#### To do
1 - From the Massive Chalice interview, return the passage that opens with the words containing "Brad Muir - clearly" and closes with "you so doubtful?", copied word for word.
2 - Supply the next part of the Massive Chalice interview, picking up right after its final line.

#### Extract provided
Muir is leading development of Massive Chalice, which Double Fine describes as "A tactical strategy PC game on an epic fantasy timeline" influenced by genre staples such as XCOM, Final Fantasy Tactics and Fire Emblem. A fan of the strategy genre, he already has proven his design chops with his excellent Double Fine digital release, Iron Brigade (formerly known as "Trenched").

Massive Chalice is the second Kickstarter from Double Fine -- the first one being for Schafer's own Broken Age, the game that unquestionably blew the door open for video game crowdfunding on Kickstarter. Following that act is no small feat. Nevertheless, Muir's project handily passed its $725,000 goal and will officially wrap up today, comfortably exceeding the $1.1 million mark.

Go to the game's Kickstarter page to find out more about the game itself. Read the Q&A below to find out how game designer Muir (@MrMooEar) is staying sane.

How has the Kickstarter been treating  you mentally and emotionally?

It was like a rollercoaster. Leading up to it, I was super stressed out about it. I had a lot of reservations about it. When I pitched Tim [Schafer, Double Fine president] the idea of the game, it was going to be my Amnesia Fortnight game this year. We'd prototype it, hopefully, if people vote for it. We'd been pitching Brazen for a whole year, it looked like it wasn't going to happen.

Brad Muir - clearly an emotional wreck.

So we started talking about what we were going to do next, so I pitched him an idea for Massive Chalice. Tim was like, "Yeah, sure, that sounds pretty cool." But then later said, "Actually, that sounds really cool. I've thought about it more!" Then he said we should just Kickstart it.

I'm like, "...What? You want what?! No! We can't do that." He asked me, "Why not? We have multiple teams, we'll be open about development, be very transparent, we'll tell people I'm not working on it because I'm working on Broken Age. It'll be totally fine," he said. "It's a new IP and everyone will be excited about that."

I was still thinking, "Are you sure this is going to work?"

Why were you so doubtful?

#### Data supplied
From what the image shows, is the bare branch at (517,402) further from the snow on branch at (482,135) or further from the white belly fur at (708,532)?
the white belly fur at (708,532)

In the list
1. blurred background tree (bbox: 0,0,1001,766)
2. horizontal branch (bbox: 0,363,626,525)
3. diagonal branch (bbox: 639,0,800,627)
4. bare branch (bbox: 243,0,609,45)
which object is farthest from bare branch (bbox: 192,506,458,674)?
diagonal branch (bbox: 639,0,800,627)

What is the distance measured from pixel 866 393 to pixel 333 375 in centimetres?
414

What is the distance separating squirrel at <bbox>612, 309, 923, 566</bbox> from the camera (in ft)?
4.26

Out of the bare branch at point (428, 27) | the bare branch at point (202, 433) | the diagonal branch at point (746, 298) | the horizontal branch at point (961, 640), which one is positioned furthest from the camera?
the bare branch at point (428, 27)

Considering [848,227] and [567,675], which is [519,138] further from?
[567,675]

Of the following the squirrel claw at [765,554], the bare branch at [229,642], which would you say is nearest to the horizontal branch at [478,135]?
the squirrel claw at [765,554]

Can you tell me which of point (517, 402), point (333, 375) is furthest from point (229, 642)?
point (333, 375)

#### Answers by task
1 -
Brad Muir - clearly an emotional wreck.

So we started talking about what we were going to do next, so I pitched him an idea for Massive Chalice. Tim was like, "Yeah, sure, that sounds pretty cool." But then later said, "Actually, that sounds really cool. I've thought about it more!" Then he said we should just Kickstart it.

I'm like, "...What? You want what?! No! We can't do that." He asked me, "Why not? We have multiple teams, we'll be open about development, be very transparent, we'll tell people I'm not working on it because I'm working on Broken Age. It'll be totally fine," he said. "It's a new IP and everyone will be excited about that."

I was still thinking, "Are you sure this is going to work?"

Why were you so doubtful?

2 -
I guess because of all this risk. It's new IP...I'm not Tim Schafer, we hadn't pitched Broken Age yet. Those were the big ones. All of the really big, successful Kickstarters have been from well-known game designers who are pulling their older franchises out from the 90s -- the Wasteland 2s, the Torments...

So I just wasn't sure if the support would be there for it. I was just really nervous about it. I just really tried to get in on the Tim Schafer "Plan A" philosophy, is what I call it.

Ok, what's that?

[Laughs] I don't know if I want to talk about this too much. But I feel like he's really good at putting almost all of his energy towards "Plan A." Plan A is the one that you want to have happen. So if you spend your time worrying about Plans B, C, D, E, F, G, all the way down to "ZZ," it's just taking energy and bandwidth from Plan A.

This is more my own philosophy and observation of him, because I'm a big time warrior, and I'll go down the lists of all those scenarios. He was just so confident that Massive Chalice would work. "It'll work, don't worry about."

What did that mean for you, as a designer who's in the studio, having Tim validate your idea in that way?

It was amazing, just having his support, having him saying, "No, it'll totally work -- you're the guy for this." He even crafted that whole [Kickstarter] video. He really wanted it to be like a Steven Seagal flick, like Under Siege -- this "There's one man for the job" kind of stuff.

Taking him out of retirement.

[Laughs] Yeah, for me it was just so flattering and humbling and inspiring, that he would just be like, "Yeah, you can totally do this. You are the guy for the job. People will show up."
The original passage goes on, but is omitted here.